[Records excerpted from a collection]
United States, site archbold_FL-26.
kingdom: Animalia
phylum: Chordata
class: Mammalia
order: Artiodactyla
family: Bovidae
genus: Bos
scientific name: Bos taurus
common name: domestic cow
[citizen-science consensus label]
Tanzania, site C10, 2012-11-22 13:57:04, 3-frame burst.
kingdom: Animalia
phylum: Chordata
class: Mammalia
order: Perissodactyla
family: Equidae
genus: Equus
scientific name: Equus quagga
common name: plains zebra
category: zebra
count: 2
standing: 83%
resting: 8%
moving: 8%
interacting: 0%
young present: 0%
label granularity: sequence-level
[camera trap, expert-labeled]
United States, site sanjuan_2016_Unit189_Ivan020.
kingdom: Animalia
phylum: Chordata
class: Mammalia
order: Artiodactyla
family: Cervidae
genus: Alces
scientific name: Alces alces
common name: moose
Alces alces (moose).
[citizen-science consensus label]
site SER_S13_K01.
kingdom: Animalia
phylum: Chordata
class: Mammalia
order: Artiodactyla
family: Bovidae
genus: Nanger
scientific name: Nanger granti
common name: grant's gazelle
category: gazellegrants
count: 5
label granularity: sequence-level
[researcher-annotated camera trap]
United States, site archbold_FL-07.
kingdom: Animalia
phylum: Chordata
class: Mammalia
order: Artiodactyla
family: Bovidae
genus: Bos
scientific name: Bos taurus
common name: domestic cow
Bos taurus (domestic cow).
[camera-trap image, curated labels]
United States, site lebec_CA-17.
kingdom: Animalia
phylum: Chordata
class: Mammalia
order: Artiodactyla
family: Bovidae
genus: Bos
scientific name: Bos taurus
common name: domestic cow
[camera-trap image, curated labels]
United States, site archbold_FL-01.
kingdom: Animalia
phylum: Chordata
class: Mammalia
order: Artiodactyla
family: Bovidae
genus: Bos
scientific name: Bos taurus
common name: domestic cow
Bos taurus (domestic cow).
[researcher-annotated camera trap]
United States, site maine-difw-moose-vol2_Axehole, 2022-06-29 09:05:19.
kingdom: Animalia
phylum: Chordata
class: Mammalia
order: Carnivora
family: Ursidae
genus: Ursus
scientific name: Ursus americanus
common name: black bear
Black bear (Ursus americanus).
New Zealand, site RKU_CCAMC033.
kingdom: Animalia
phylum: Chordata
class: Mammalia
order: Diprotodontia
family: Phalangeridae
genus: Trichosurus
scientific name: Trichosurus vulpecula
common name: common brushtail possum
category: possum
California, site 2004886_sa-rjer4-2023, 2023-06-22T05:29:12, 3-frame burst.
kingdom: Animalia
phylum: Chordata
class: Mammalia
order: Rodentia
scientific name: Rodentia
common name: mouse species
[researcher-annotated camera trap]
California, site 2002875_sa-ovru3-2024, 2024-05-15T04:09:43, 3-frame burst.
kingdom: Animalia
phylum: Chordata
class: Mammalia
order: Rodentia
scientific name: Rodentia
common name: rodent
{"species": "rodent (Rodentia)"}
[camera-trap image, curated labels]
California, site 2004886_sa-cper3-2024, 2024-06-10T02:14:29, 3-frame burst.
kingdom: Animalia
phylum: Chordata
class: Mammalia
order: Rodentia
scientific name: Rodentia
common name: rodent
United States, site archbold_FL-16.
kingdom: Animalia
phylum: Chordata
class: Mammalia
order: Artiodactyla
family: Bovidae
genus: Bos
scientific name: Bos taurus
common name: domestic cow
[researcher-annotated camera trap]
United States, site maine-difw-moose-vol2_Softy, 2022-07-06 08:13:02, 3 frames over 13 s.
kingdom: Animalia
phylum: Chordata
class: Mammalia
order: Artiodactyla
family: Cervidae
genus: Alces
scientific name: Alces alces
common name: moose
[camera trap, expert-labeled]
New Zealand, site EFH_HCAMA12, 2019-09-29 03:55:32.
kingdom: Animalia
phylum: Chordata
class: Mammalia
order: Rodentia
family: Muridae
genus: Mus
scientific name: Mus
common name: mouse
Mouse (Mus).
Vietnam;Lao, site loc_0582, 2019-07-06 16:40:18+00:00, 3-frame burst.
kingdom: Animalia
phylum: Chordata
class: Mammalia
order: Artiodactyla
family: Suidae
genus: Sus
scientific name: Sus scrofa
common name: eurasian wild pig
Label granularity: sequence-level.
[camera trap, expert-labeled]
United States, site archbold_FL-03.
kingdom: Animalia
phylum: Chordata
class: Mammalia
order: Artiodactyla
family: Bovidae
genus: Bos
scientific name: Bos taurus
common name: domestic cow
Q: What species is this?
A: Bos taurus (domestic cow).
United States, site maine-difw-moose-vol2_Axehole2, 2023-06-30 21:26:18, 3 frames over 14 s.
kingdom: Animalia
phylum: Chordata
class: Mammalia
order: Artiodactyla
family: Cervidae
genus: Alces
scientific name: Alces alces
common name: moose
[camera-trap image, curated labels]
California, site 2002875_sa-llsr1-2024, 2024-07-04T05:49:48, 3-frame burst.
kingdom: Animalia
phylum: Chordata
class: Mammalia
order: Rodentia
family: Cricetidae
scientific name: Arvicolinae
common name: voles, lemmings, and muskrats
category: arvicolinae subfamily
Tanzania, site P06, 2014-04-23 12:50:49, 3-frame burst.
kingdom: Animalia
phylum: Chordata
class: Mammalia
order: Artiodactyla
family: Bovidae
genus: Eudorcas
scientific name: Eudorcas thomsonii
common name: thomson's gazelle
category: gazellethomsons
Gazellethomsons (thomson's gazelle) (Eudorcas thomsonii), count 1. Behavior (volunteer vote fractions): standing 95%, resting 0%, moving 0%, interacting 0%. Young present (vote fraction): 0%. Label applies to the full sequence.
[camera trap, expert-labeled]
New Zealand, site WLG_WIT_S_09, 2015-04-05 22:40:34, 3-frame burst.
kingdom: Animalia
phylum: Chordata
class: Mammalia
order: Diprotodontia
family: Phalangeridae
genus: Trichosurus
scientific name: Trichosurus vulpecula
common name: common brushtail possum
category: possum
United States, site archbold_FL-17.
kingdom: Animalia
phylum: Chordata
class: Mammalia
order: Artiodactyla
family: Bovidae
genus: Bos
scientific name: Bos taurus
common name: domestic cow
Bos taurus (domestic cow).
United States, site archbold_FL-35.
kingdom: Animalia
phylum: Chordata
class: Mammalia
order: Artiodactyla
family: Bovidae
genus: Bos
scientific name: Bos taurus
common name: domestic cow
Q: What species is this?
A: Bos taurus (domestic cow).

Activity: Without skipping anything, transcribe every line above exactly.

Problem solution:
United States, site archbold_FL-26.
kingdom: Animalia
phylum: Chordata
class: Mammalia
order: Artiodactyla
family: Bovidae
genus: Bos
scientific name: Bos taurus
common name: domestic cow
[citizen-science consensus label]
Tanzania, site C10, 2012-11-22 13:57:04, 3-frame burst.
kingdom: Animalia
phylum: Chordata
class: Mammalia
order: Perissodactyla
family: Equidae
genus: Equus
scientific name: Equus quagga
common name: plains zebra
category: zebra
count: 2
standing: 83%
resting: 8%
moving: 8%
interacting: 0%
young present: 0%
label granularity: sequence-level
[camera trap, expert-labeled]
United States, site sanjuan_2016_Unit189_Ivan020.
kingdom: Animalia
phylum: Chordata
class: Mammalia
order: Artiodactyla
family: Cervidae
genus: Alces
scientific name: Alces alces
common name: moose
Alces alces (moose).
[citizen-science consensus label]
site SER_S13_K01.
kingdom: Animalia
phylum: Chordata
class: Mammalia
order: Artiodactyla
family: Bovidae
genus: Nanger
scientific name: Nanger granti
common name: grant's gazelle
category: gazellegrants
count: 5
label granularity: sequence-level
[researcher-annotated camera trap]
United States, site archbold_FL-07.
kingdom: Animalia
phylum: Chordata
class: Mammalia
order: Artiodactyla
family: Bovidae
genus: Bos
scientific name: Bos taurus
common name: domestic cow
Bos taurus (domestic cow).
[camera-trap image, curated labels]
United States, site lebec_CA-17.
kingdom: Animalia
phylum: Chordata
class: Mammalia
order: Artiodactyla
family: Bovidae
genus: Bos
scientific name: Bos taurus
common name: domestic cow
[camera-trap image, curated labels]
United States, site archbold_FL-01.
kingdom: Animalia
phylum: Chordata
class: Mammalia
order: Artiodactyla
family: Bovidae
genus: Bos
scientific name: Bos taurus
common name: domestic cow
Bos taurus (domestic cow).
[researcher-annotated camera trap]
United States, site maine-difw-moose-vol2_Axehole, 2022-06-29 09:05:19.
kingdom: Animalia
phylum: Chordata
class: Mammalia
order: Carnivora
family: Ursidae
genus: Ursus
scientific name: Ursus americanus
common name: black bear
Black bear (Ursus americanus).
New Zealand, site RKU_CCAMC033.
kingdom: Animalia
phylum: Chordata
class: Mammalia
order: Diprotodontia
family: Phalangeridae
genus: Trichosurus
scientific name: Trichosurus vulpecula
common name: common brushtail possum
category: possum
California, site 2004886_sa-rjer4-2023, 2023-06-22T05:29:12, 3-frame burst.
kingdom: Animalia
phylum: Chordata
class: Mammalia
order: Rodentia
scientific name: Rodentia
common name: mouse species
[researcher-annotated camera trap]
California, site 2002875_sa-ovru3-2024, 2024-05-15T04:09:43, 3-frame burst.
kingdom: Animalia
phylum: Chordata
class: Mammalia
order: Rodentia
scientific name: Rodentia
common name: rodent
{"species": "rodent (Rodentia)"}
[camera-trap image, curated labels]
California, site 2004886_sa-cper3-2024, 2024-06-10T02:14:29, 3-frame burst.
kingdom: Animalia
phylum: Chordata
class: Mammalia
order: Rodentia
scientific name: Rodentia
common name: rodent
United States, site archbold_FL-16.
kingdom: Animalia
phylum: Chordata
class: Mammalia
order: Artiodactyla
family: Bovidae
genus: Bos
scientific name: Bos taurus
common name: domestic cow
[researcher-annotated camera trap]
United States, site maine-difw-moose-vol2_Softy, 2022-07-06 08:13:02, 3 frames over 13 s.
kingdom: Animalia
phylum: Chordata
class: Mammalia
order: Artiodactyla
family: Cervidae
genus: Alces
scientific name: Alces alces
common name: moose
[camera trap, expert-labeled]
New Zealand, site EFH_HCAMA12, 2019-09-29 03:55:32.
kingdom: Animalia
phylum: Chordata
class: Mammalia
order: Rodentia
family: Muridae
genus: Mus
scientific name: Mus
common name: mouse
Mouse (Mus).
Vietnam;Lao, site loc_0582, 2019-07-06 16:40:18+00:00, 3-frame burst.
kingdom: Animalia
phylum: Chordata
class: Mammalia
order: Artiodactyla
family: Suidae
genus: Sus
scientific name: Sus scrofa
common name: eurasian wild pig
Label granularity: sequence-level.
[camera trap, expert-labeled]
United States, site archbold_FL-03.
kingdom: Animalia
phylum: Chordata
class: Mammalia
order: Artiodactyla
family: Bovidae
genus: Bos
scientific name: Bos taurus
common name: domestic cow
Q: What species is this?
A: Bos taurus (domestic cow).
United States, site maine-difw-moose-vol2_Axehole2, 2023-06-30 21:26:18, 3 frames over 14 s.
kingdom: Animalia
phylum: Chordata
class: Mammalia
order: Artiodactyla
family: Cervidae
genus: Alces
scientific name: Alces alces
common name: moose
[camera-trap image, curated labels]
California, site 2002875_sa-llsr1-2024, 2024-07-04T05:49:48, 3-frame burst.
kingdom: Animalia
phylum: Chordata
class: Mammalia
order: Rodentia
family: Cricetidae
scientific name: Arvicolinae
common name: voles, lemmings, and muskrats
category: arvicolinae subfamily
Tanzania, site P06, 2014-04-23 12:50:49, 3-frame burst.
kingdom: Animalia
phylum: Chordata
class: Mammalia
order: Artiodactyla
family: Bovidae
genus: Eudorcas
scientific name: Eudorcas thomsonii
common name: thomson's gazelle
category: gazellethomsons
Gazellethomsons (thomson's gazelle) (Eudorcas thomsonii), count 1. Behavior (volunteer vote fractions): standing 95%, resting 0%, moving 0%, interacting 0%. Young present (vote fraction): 0%. Label applies to the full sequence.
[camera trap, expert-labeled]
New Zealand, site WLG_WIT_S_09, 2015-04-05 22:40:34, 3-frame burst.
kingdom: Animalia
phylum: Chordata
class: Mammalia
order: Diprotodontia
family: Phalangeridae
genus: Trichosurus
scientific name: Trichosurus vulpecula
common name: common brushtail possum
category: possum
United States, site archbold_FL-17.
kingdom: Animalia
phylum: Chordata
class: Mammalia
order: Artiodactyla
family: Bovidae
genus: Bos
scientific name: Bos taurus
common name: domestic cow
Bos taurus (domestic cow).
United States, site archbold_FL-35.
kingdom: Animalia
phylum: Chordata
class: Mammalia
order: Artiodactyla
family: Bovidae
genus: Bos
scientific name: Bos taurus
common name: domestic cow
Q: What species is this?
A: Bos taurus (domestic cow).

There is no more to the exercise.